How a brain gets hooked on opioids
Pain and pleasure rank among nature’s strongest motivators, but when mixed, the two can become irresistible. This is how opioids brew a potent and deadly addiction in the brain. Societies have coveted the euphoria and pain relief provided by opioids since Ancient Sumerians referred to opium poppies as the “joy plant” circa 3400 B.C. But the repercussions of using the drugs were ever present, too. For centuries, Chinese patients swallowed opium cocktails before major surgeries, but by 1500, they described the recreational use of opium pipes as subversive. The Chinese emperor Yung Cheng eventually restricted the use of opium for medical purposes in 1729. Less than 100 years later, a German chemist purified morphine from poppies, creating the go-to pain reliever for anxiety and respiratory conditions. But the Civil War and its many wounds spawned mass addiction to the drugs, a syndrome dubbed Soldier’s Disease. A cough syrup was concocted in the late 1800s — called heroin — to remedy these morphine addictions. Doctors thought the syrup would be “non-addictive.” Instead, it turned into a low-cost habit that spread internationally. More than 70 percent of the world’s opium — 3,410 tons — goes to heroin production, a number that has more than doubled since 1985. Approximately 17 million people around the globe used heroin, opium or morphine in 2016.
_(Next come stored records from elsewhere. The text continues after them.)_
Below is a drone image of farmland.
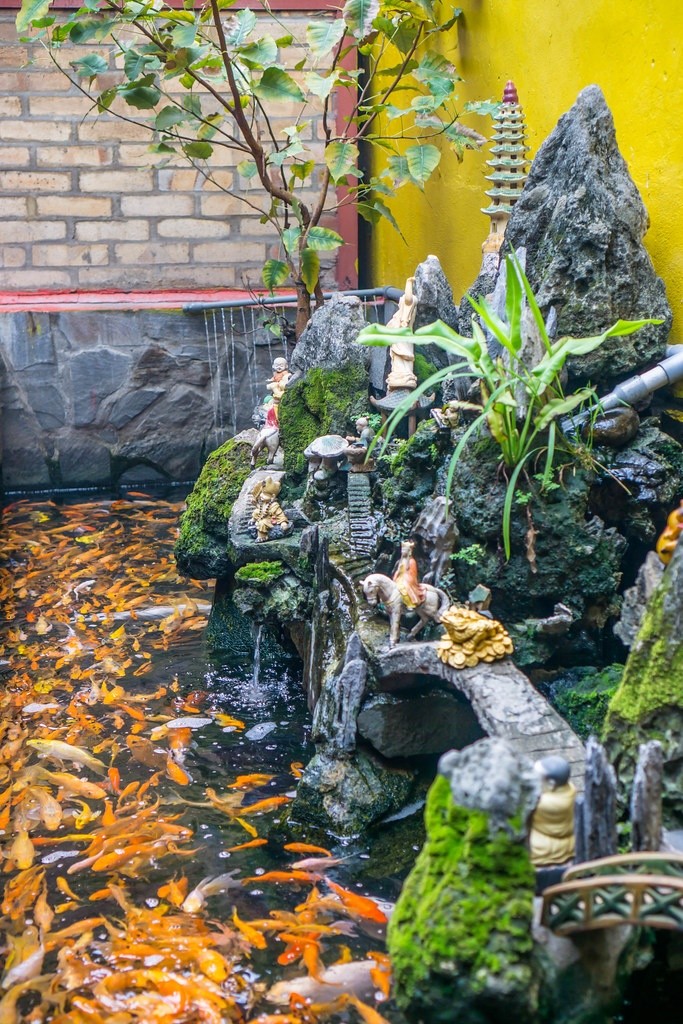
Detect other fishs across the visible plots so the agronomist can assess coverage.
[0,490,390,1022]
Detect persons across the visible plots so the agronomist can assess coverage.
[388,293,418,387]
[525,756,577,896]
[249,391,284,466]
[656,499,683,565]
[251,477,288,543]
[394,540,426,611]
[266,356,293,382]
[346,416,375,450]
[435,401,460,429]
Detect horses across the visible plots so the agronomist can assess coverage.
[249,425,280,471]
[359,573,449,651]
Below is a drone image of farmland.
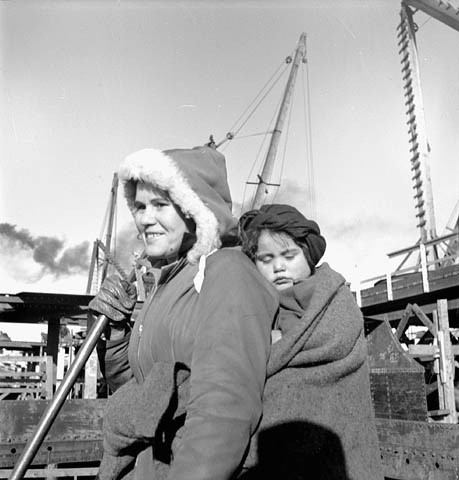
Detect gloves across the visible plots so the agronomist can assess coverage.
[87,274,137,333]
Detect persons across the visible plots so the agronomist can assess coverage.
[238,204,385,480]
[88,146,281,480]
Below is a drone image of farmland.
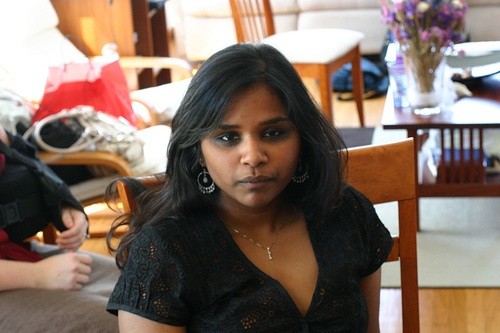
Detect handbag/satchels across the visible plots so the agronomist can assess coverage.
[331,58,390,101]
[22,104,145,183]
[29,52,139,132]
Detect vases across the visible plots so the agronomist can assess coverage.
[403,53,444,116]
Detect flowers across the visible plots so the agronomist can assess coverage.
[379,0,468,93]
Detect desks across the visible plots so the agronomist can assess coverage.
[382,67,500,197]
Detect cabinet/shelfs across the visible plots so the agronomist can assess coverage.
[50,0,171,90]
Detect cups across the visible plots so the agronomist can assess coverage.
[386,62,409,108]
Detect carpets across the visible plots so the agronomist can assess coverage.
[371,116,500,288]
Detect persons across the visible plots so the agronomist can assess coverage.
[0,120,122,306]
[104,43,395,333]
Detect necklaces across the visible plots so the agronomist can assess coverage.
[227,213,286,260]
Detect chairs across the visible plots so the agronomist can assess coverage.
[116,137,420,333]
[229,0,365,129]
[0,0,192,257]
Today, prescription and synthetic opioids crowd America’s medicine cabinets and streets, driving a modern crisis that may kill half a million people over the next decade. Opioids claimed 53,000 lives in the U.S. last year, according to preliminary estimates from the Centers for Disease Control and Prevention — more than those killed in motor vehicle accidents.
How did we arrive here? Here’s a look at why our brains get hooked on opioids.
The pain divide
Let’s start with the two types of pain. They go by different names depending on which scientist you ask. Peripheral versus central pain. Nociceptive versus neuropathic pain.
The distinction is the sensation of actual damage to your body versus your mind’s perception of this injury.
Your body quiets your pain nerves through the production of natural opioids called endorphins.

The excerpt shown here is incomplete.